SUNNYVALE, Calif. Semiconductor industry veterans Robert Widlar and Jean Hoerni were honored Monday (Oct. 4) with a commemorative statue on the grounds Maxim Integrated Products here. The commemorative statue was sponsored by Maxim and city officials.
The ceremony was hosted by Maxim's President and CEO Jack Gifford and featured industry luminaries like Intel's Gordon Moore, Linear Technology Corp. founder Robert Dobkin and Dave Fullagar, Maxim's founder. All Worked with Widlar and Hoerni.
Widlar was lauded as the father of the modern analog IC industry, which is currently a $70 billion enterprise, according to Gifford.

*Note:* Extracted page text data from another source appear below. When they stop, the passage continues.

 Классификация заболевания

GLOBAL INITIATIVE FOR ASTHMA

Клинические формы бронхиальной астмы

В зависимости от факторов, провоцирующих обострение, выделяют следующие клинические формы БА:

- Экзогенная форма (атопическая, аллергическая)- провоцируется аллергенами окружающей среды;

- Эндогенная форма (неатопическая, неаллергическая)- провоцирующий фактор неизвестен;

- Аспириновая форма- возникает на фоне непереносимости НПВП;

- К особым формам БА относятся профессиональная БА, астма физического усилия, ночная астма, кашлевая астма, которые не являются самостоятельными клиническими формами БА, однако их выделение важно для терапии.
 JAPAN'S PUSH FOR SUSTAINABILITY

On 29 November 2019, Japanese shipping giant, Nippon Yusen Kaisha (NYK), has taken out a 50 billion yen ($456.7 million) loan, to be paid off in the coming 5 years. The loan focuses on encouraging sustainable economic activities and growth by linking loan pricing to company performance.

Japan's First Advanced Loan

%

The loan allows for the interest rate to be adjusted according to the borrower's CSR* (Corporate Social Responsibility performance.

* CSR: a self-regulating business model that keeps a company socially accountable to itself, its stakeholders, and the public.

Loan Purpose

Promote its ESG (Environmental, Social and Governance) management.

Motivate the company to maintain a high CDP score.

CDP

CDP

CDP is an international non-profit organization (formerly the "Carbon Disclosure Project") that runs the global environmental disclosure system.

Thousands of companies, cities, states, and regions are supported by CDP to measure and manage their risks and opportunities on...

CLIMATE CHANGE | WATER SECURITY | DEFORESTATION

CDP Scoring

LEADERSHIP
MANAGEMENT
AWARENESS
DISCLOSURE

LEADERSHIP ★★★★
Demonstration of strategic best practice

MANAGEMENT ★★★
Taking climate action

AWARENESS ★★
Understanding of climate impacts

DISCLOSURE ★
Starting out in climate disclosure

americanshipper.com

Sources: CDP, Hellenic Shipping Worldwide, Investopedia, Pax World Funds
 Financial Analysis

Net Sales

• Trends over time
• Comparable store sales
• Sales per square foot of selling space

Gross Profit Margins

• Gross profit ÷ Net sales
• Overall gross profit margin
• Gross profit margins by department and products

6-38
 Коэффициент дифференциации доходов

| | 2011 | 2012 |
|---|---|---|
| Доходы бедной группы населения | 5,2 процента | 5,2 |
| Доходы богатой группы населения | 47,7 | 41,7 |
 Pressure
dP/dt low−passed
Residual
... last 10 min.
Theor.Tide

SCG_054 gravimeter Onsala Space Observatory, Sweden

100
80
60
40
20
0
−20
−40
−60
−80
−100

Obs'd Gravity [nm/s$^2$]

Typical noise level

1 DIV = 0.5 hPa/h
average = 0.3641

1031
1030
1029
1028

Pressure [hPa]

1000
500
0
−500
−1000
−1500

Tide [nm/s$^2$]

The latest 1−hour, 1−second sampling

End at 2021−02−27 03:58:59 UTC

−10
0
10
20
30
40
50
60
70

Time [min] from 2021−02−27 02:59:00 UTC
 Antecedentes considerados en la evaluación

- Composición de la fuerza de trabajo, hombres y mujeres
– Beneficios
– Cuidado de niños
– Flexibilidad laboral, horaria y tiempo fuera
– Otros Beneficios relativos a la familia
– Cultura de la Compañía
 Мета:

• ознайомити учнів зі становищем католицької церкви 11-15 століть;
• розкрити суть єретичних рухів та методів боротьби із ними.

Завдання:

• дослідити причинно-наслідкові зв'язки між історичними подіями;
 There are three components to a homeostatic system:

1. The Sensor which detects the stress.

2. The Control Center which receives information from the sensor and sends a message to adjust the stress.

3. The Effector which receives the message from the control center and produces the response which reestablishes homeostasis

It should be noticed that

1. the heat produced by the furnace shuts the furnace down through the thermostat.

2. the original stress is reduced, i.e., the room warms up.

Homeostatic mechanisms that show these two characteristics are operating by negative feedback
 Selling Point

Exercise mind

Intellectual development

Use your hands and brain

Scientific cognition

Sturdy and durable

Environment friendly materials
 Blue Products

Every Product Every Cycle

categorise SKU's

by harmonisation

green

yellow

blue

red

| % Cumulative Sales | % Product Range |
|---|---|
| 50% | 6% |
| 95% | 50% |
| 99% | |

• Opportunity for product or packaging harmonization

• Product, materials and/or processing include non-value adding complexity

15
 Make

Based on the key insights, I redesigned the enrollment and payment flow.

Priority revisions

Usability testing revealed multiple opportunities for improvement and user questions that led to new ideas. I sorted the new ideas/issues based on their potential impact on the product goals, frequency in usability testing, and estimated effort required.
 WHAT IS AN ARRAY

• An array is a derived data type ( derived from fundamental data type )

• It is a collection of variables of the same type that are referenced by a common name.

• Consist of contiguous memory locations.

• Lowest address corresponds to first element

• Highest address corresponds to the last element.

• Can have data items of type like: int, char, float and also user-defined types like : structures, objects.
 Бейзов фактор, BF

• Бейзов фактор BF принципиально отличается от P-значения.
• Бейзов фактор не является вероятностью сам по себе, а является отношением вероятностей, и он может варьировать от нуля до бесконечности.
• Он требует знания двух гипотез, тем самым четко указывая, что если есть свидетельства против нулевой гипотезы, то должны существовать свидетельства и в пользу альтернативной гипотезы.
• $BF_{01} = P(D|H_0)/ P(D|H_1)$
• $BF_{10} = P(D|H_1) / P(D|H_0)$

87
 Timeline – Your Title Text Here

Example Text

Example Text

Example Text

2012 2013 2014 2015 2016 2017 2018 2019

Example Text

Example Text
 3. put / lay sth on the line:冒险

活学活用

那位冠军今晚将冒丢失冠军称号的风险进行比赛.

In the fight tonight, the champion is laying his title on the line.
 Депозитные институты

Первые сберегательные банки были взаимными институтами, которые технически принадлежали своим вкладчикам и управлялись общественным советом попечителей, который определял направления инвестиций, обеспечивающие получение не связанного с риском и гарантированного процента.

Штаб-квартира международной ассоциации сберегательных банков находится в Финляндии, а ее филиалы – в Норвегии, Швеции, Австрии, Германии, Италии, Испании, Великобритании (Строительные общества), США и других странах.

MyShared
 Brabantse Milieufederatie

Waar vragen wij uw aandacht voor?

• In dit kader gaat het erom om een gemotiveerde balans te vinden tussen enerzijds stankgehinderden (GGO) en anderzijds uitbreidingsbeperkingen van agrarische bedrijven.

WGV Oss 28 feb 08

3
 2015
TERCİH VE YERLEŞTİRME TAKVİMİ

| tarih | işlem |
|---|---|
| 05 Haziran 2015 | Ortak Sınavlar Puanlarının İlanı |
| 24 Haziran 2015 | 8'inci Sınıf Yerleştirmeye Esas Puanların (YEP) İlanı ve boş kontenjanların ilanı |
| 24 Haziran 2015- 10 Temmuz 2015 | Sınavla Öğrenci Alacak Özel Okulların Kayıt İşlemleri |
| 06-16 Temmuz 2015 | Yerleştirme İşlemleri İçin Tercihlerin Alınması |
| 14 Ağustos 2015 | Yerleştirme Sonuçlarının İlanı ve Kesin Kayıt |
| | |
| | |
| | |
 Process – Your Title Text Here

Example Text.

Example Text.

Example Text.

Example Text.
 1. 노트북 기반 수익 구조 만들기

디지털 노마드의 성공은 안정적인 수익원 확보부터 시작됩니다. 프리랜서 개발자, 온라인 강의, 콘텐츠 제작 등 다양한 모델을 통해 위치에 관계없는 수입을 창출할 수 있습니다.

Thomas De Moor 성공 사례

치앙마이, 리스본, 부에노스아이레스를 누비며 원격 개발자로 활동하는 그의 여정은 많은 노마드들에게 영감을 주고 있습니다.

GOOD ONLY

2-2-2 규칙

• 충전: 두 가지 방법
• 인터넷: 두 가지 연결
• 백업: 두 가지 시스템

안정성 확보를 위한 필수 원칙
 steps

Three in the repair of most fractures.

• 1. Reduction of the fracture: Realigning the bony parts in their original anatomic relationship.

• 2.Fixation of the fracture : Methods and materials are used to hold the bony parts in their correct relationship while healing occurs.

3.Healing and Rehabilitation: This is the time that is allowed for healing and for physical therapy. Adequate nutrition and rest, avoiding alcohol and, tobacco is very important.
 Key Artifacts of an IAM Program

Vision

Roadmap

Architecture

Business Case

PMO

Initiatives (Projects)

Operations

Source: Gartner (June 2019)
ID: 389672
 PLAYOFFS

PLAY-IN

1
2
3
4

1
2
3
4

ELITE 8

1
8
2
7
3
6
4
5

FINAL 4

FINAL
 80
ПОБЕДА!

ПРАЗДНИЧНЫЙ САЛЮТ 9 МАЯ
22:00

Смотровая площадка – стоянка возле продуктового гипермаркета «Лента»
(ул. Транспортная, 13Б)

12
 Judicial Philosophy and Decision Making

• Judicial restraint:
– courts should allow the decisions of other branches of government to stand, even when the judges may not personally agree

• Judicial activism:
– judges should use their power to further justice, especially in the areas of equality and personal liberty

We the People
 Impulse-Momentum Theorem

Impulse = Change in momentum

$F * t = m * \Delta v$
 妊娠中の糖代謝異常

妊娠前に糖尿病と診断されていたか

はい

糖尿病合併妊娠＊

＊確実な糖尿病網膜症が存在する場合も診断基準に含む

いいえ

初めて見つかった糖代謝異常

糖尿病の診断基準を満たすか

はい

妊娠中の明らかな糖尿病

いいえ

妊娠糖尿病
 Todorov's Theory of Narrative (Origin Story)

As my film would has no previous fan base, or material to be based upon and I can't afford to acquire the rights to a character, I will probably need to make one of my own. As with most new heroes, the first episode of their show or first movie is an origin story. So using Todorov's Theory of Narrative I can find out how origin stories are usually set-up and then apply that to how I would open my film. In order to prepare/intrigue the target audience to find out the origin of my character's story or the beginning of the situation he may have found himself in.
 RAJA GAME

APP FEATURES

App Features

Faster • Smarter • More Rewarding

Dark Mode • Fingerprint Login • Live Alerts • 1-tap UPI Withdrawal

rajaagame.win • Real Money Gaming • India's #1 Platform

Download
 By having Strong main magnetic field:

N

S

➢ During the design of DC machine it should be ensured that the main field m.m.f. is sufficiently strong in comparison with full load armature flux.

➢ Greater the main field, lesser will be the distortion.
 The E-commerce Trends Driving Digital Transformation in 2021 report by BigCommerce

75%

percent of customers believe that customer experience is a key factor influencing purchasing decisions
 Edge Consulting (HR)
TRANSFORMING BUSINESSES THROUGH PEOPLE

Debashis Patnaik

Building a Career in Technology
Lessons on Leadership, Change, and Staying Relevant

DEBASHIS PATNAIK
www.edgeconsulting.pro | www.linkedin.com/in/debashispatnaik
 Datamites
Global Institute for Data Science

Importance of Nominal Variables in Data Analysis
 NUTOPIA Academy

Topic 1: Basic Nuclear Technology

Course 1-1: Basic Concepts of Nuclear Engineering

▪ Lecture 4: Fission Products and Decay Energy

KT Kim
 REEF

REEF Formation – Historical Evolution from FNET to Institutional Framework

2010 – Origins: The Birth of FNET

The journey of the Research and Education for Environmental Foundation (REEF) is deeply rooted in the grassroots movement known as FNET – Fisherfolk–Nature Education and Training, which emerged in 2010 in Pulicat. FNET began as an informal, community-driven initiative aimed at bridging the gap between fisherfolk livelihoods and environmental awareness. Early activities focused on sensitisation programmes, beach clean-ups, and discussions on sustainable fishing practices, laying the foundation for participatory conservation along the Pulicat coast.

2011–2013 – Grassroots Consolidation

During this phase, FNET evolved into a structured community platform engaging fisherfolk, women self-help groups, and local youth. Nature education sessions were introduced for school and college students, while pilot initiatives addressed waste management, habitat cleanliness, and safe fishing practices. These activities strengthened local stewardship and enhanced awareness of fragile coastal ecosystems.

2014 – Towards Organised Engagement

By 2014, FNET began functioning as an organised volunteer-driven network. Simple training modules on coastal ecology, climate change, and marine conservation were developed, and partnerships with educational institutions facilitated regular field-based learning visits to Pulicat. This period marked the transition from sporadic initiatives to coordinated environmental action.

While working at Fairchild Semiconductor during the 1960s, Widlar was the first to engineer an analog IC. Prior to the introduction of the μA702, integrated circuits were used to build low-level logic circuits, Gifford recalled.
While Widlar's vision encompassed analog "accuracy and speed: digital couldn't do that!" the Colorado-bred engineer understood analog ICs would require a reworking of the amplifier circuits to make them compatible with semiconductor manufacturing processes. They also required a reworking of the fabrication processes to accommodate analog. Gifford said he was proud that Widlar chose him to be the product manager for his ICs, adding that Widlar trusted no other marketing man with his vision.
Fullagar disputed an implication in a 1991 magazine article that Widlar had invented the Internet: "We all know that Al Gore did that," he quipped. Fullagar describe how Widlar pressed Fairchild for the fabrication advances (epitaxial deposits, doping and isolation mechanisms) that would allow him to build a nine-transistor amplifier (the μA702) and the world's first IC operational amplifier (the μA709) on a single substrate. (Fullagar himself is credited with the development of the μA741, the first fully-compensated IC op amp.)
Fullagar said a military contractor, Bendix Corp., was so impressed with Widlar's achievement that it agreed to buy Fairchild's entire production run of 709s for $183 a piece.
Bob Dobkin, who had worked with Widlar at National Semiconductor Corp. in the 1970s, and later at LTC, said that despite Widlar's fun-loving reputation, the IC designer was a perfectionist: "No Widlar IC was ready to sell until it was perfect," he said. "The customer for the part should have nothing to complain about except its price."
Sunnyvale statue honors Jean Hoerni and Robert Widlar
Another Fairchild alumnus, Swiss-born Jean Hoerni was honored as a scientist and entrepreneur who developed the planar processes which made ICs more manufacturable. Before the planar process, ICs were made exclusively with a chemical etching process known as the "Mesa technique" which left the transistor junctions exposed and vulnerable to contamination.
Hoerni who is also credited with developing the first field-effect transistors (FETs), the first matched transistor input stages, and one of the first digital watches (a concoction of timers and counters) encouraged Fairchild to cover transistor junctions with protective oxide layers. Chemical etching and high-temperature diffusions could ultimately burrow under the oxide layers if needed. By protecting the transistor junctions, the planar process made ICs mass producible, Fullagar said.
Intel's Moore recalled how Hoerni, a naturalist and mountain climber fresh from a teaching post at Cal Tech, clashed with this earliest Silicon Valley employer, the controversial William Shockley. "You don't just push a Nobel laureate aside," Moore said.
Moore and Hoerni collaborated on the development of Mesa transistors at Fairchild. Moore was the project manager for NPNs; Hoerni was project manager for PNPs.
Moore said there is little question that Hoerni's process developments were cornerstones in the $200-billion global semiconductor industry.
For all his knowledge of timers and counters, and for all the semiconductor industry's dependence on military contracts at the time, Moore said Hoerni steadfastly refused to contribute to the development of timing fuses for land mines.